"Quando uma pessoa descobre uma porfiria hepática aguda, o protocolo médico sugere que pais, irmãos e filhos também sejam investigados devido ao risco de crises fatais por medicamentos proibidos. Como foi a reação da família de vocês? Eles aceitaram fazer exames preventivos ou houve resistência por medo de descobrir a doença?"
Essa é uma das partes mais delicadas depois do diagnóstico… porque não envolve só o paciente, mas toda a família.
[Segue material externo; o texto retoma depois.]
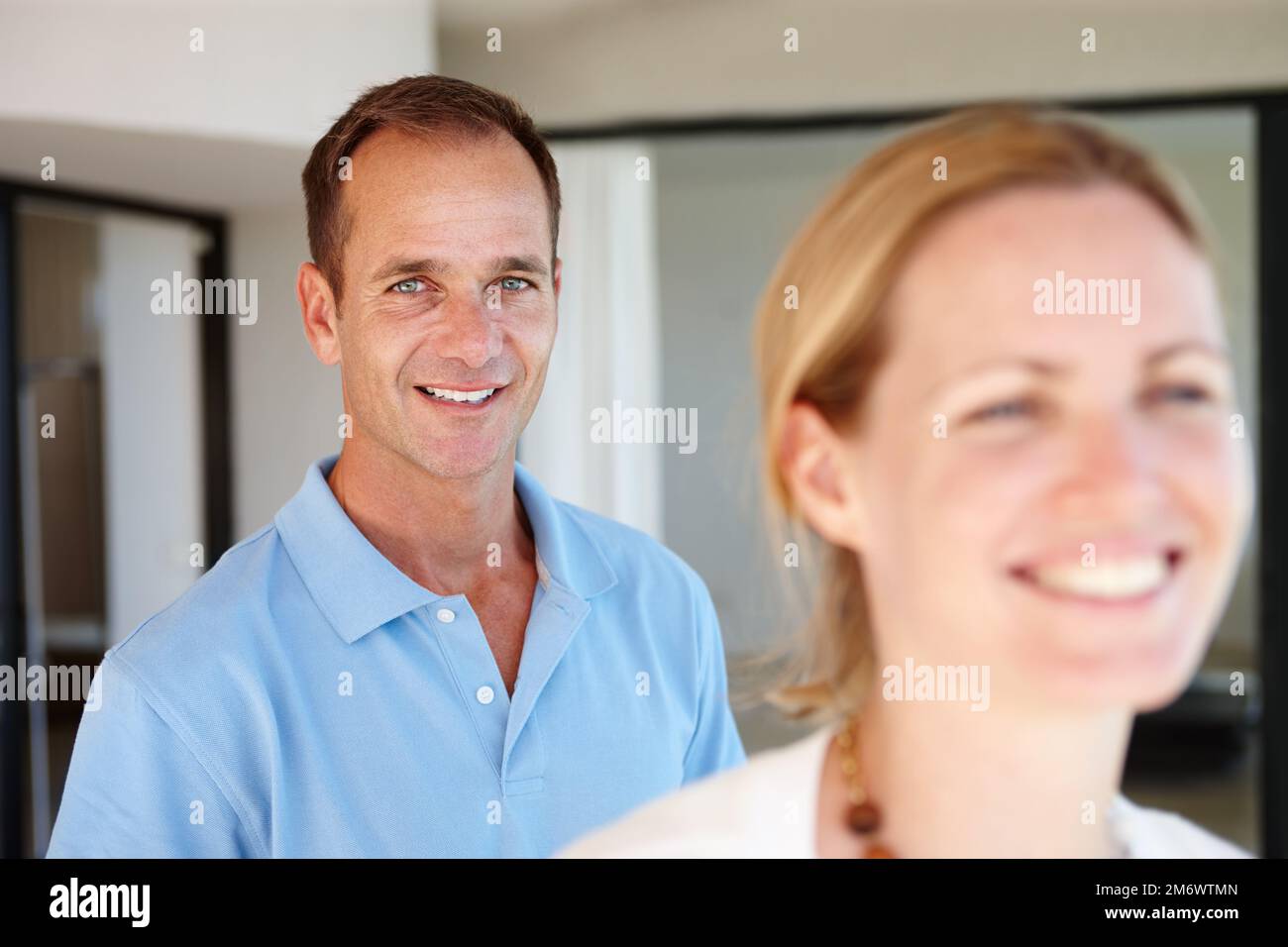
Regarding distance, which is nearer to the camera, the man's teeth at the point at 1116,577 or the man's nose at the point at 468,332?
the man's teeth at the point at 1116,577

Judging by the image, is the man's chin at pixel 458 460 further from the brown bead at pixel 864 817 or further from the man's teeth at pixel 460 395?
the brown bead at pixel 864 817

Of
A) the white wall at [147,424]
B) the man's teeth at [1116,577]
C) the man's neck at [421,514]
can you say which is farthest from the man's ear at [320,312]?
the white wall at [147,424]

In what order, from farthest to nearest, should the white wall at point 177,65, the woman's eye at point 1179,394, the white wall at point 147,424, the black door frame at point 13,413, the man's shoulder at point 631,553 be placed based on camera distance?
the white wall at point 147,424
the black door frame at point 13,413
the white wall at point 177,65
the man's shoulder at point 631,553
the woman's eye at point 1179,394

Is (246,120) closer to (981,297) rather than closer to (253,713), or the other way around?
(253,713)

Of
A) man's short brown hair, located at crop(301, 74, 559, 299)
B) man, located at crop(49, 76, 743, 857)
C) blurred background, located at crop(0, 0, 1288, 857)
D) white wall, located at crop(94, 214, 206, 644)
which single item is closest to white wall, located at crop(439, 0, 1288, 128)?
blurred background, located at crop(0, 0, 1288, 857)

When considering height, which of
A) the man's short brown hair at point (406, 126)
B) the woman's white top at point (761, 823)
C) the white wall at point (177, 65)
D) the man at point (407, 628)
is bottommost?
the woman's white top at point (761, 823)

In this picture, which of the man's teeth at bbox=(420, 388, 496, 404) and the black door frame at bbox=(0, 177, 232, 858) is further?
the black door frame at bbox=(0, 177, 232, 858)

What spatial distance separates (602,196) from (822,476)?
1.37m

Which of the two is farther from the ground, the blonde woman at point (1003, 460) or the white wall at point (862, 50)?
the white wall at point (862, 50)

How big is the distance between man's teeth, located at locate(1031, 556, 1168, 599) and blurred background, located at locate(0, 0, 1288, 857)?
310 millimetres

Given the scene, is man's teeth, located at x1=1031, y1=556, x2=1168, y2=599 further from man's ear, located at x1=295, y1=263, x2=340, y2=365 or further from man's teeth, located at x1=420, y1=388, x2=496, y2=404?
man's ear, located at x1=295, y1=263, x2=340, y2=365

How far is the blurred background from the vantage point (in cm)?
163

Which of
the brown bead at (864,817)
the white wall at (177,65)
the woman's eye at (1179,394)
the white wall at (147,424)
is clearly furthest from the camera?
the white wall at (147,424)

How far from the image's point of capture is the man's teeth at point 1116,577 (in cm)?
115
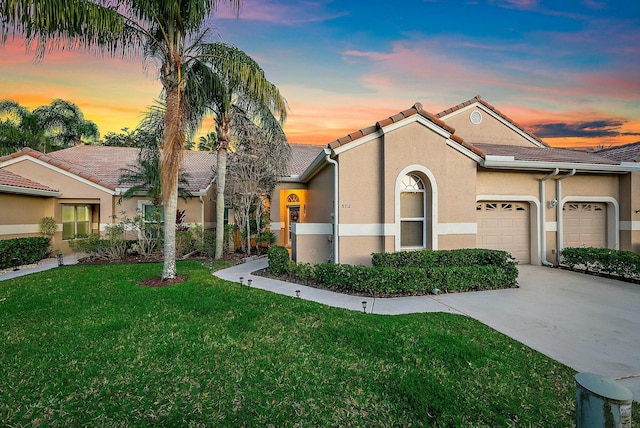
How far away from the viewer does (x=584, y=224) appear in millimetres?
11516

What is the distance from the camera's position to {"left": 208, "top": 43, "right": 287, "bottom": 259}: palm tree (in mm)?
8852

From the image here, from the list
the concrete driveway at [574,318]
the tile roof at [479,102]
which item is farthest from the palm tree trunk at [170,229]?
the tile roof at [479,102]

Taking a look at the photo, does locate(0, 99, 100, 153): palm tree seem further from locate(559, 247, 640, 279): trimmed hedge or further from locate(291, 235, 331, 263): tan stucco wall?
locate(559, 247, 640, 279): trimmed hedge

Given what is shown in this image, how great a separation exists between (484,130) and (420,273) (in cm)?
1055

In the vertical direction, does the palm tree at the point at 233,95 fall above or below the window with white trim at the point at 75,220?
above

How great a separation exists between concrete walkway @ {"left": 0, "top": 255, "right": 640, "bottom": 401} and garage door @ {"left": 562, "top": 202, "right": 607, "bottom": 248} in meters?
2.76

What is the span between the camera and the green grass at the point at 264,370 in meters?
2.99

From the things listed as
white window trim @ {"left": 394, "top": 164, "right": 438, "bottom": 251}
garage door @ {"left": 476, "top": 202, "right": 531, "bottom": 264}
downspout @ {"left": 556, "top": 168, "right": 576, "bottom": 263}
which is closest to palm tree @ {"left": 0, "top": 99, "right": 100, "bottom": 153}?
white window trim @ {"left": 394, "top": 164, "right": 438, "bottom": 251}

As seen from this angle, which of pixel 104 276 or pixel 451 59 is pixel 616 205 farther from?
pixel 104 276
Como enfermeira, vejo que a reação varia muito:
O que costuma acontecer na prática:
Algumas famílias aderem bem à investigação
Entendem que não é “procurar doença”, e sim evitar crises graves
Principalmente quando recebem orientação clara sobre medicamentos de risco
Outras demonstram resistência
Medo de “descobrir algo”
Ansiedade sobre o impacto do diagnóstico
Ou até minimização (“se nunca tive sintomas, pra que investigar?”)
Papel da equipe de saúde:
Orientar de forma clara e sem alarmismo
Explicar que o objetivo é prevenção e segurança
Ajudar a família a entender que informação, nesse caso, é proteção
No dia a dia, percebo que quando a família entende o risco de certos medicamentos, a adesão melhora bastante.
Mas realmente não é fácil envolve medo, negação e até questões emocionais importantes.